# Work to complete:
1. Please restate the paragraph of the Flink ValueState post that begins "I have debugged my code" in one shorter sentence, keeping its main facts.
2. Continue the Flink ValueState post from its last line of code.

# Quoted text:
'''
I have debugged my code and find out that the value of the ValueState "maxVal" is in every flatMap step "null". So the update() and the value() method doesn't work in my scenario.
Do I misunderstood the RichFlatMap function or their usage?
Here is my code, everything except the last flatmap function is working as expected:
public class TwitterHashtagCount {
public static void main(String args[]) throws Exception {
StreamExecutionEnvironment env = StreamExecutionEnvironment.getExecutionEnvironment().setParallelism(1);
DataStream<String> tweetsRaw = env.addSource(new TwitterSource(TwitterConnection.getTwitterConnectionProperties()));
DataStream<String> tweetsGerman = tweetsRaw.filter(new EnglishLangFilter());
DataStream<Tuple2<String, Integer>> tweetHashtagCount = tweetsGerman
.flatMap(new TwitterHashtagFlatMap())
'''
# Stored data:
'''
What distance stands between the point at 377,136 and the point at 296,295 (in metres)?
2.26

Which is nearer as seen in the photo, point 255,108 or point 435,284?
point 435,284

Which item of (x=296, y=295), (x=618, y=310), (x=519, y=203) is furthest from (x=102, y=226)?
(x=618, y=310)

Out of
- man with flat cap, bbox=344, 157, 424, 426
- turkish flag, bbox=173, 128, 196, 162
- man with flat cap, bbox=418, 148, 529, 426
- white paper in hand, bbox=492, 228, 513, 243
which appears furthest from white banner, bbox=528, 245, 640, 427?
'''
# Per-task outputs:
1. Debugging showed that the ValueState "maxVal" is null at every flatMap step, so the update() and value() methods don't work in this scenario.

2.
.keyBy(0)
.timeWindow(Time.seconds(15))
.sum(1)
.flatMap(new RichFlatMapFunction<Tuple2<String, Integer>, Tuple2<String, Integer>>() {
private transient ValueState<Integer> maxVal;
#Override
public void open(Configuration parameters) throws Exception {
ValueStateDescriptor<Integer> descriptor =
new ValueStateDescriptor<>(
// state name
"max-val",
// type information of state
TypeInformation.of(Integer.class));
maxVal = getRuntimeContext().getState(descriptor);
}
#Override
public void flatMap(Tuple2<String, Integer> value, Collector<Tuple2<String, Integer>> out) throws Exception {
Integer maxCount = maxVal.value();
if(maxCount == null) {
maxCount = 0;
maxVal.update(0);
}
if(value.f1 > maxCount) {
maxVal.update(maxCount);
out.collect(new Tuple2<String, Integer>(value.f0, value.f1));
}
}
});
tweetHashtagCount.print();
env.execute("Twitter Streaming WordCount");
}
}
I'm wondering why the code you've shared runs at all. The result of sum(1) is non-keyed stream, and the managed state interface you are using expects a keyed stream, and will keep a separate instance of the state for each key. I'm surprised you're not getting an error saying "Keyed state can only be used on a 'keyed stream', i.e., after a 'keyBy()' operation."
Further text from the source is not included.